Manual maintenance tasks requiring visual inspection and physical manipulation of specialized equipment.

Tie specified lengths of delaying fuses into patterns in order to time sequences of explosions.

This requires highly dexterous fine motor skills and physical manipulation of dangerous materials in rugged, unstructured environments that robots cannot navigate.

Place explosive charges in holes or other spots; then detonate explosives to demolish structures or to loosen, remove, or displace earth, rock, or other materials.

The core physical handling and placement of high explosives involves extreme liability and complex physical environments unsuitable for near-term robotics.

Connect electrical wire to primers, and cover charges or fill blast holes with clay, drill chips, sand, or other material.

Wiring primers and stemming holes with physical materials requires tactile feedback and dexterity in hazardous conditions.

Lay primacord between rows of charged blast holes, and tie cord into main lines to form blast patterns.

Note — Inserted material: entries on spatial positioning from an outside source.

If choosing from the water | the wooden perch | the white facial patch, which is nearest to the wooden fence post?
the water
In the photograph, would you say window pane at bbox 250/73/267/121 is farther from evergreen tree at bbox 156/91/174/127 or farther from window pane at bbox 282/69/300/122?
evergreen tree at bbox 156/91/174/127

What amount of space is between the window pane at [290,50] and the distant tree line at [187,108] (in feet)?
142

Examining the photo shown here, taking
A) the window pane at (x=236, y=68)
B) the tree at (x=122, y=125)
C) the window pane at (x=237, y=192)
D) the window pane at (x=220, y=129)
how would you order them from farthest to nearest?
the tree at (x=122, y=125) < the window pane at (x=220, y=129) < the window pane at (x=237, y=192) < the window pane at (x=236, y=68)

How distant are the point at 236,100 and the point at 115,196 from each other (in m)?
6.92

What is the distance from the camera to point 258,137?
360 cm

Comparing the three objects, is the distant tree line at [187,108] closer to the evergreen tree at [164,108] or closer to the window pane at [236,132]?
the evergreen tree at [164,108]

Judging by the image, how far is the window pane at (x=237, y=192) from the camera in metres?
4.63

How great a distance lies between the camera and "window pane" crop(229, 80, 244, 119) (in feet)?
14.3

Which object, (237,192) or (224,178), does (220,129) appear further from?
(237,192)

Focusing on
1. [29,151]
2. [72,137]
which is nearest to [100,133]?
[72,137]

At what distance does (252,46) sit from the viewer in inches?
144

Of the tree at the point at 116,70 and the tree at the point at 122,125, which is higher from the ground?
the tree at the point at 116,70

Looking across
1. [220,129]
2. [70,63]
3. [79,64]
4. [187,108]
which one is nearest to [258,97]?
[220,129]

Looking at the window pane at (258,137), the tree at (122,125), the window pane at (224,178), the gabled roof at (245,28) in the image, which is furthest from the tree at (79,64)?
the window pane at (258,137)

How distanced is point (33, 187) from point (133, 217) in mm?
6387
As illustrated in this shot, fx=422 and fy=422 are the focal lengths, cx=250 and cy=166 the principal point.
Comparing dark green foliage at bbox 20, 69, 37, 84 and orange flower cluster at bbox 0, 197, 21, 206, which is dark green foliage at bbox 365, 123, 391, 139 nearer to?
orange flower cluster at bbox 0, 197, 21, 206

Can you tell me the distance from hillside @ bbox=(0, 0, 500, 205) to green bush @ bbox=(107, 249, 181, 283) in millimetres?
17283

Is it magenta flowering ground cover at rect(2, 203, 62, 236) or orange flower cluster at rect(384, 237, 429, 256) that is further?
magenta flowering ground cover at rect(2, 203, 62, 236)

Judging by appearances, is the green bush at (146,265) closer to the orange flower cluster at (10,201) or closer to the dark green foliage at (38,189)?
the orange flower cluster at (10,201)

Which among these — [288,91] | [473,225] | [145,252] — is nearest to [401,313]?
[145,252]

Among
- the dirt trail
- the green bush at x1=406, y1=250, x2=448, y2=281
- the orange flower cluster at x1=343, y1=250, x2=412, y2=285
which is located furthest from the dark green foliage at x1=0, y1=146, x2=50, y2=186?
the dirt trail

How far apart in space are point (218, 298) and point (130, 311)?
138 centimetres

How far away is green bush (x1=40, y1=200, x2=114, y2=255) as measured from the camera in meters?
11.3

Tying explosive cords into complex physical patterns on rugged ground is a highly manual, high-stakes task beyond current robotic capabilities.

Assemble and position equipment, explosives, and blasting caps in holes at specified depths, or load perforating guns or torpedoes with explosives.

Assembling sensitive explosive components requires precise hand-eye coordination and strict safety protocols that cannot be delegated to machines.

Cut specified lengths of primacord and attach primers to cord ends.

Cutting and attaching sensitive explosive primers requires fine motor skills and extreme care.

Insert waterproof sealers, bullets, and/or powder charges into guns, and screw gun ports back into place.

Physical assembly of specialized ordnance requires dexterity and tactile feedback to ensure proper sealing and safety.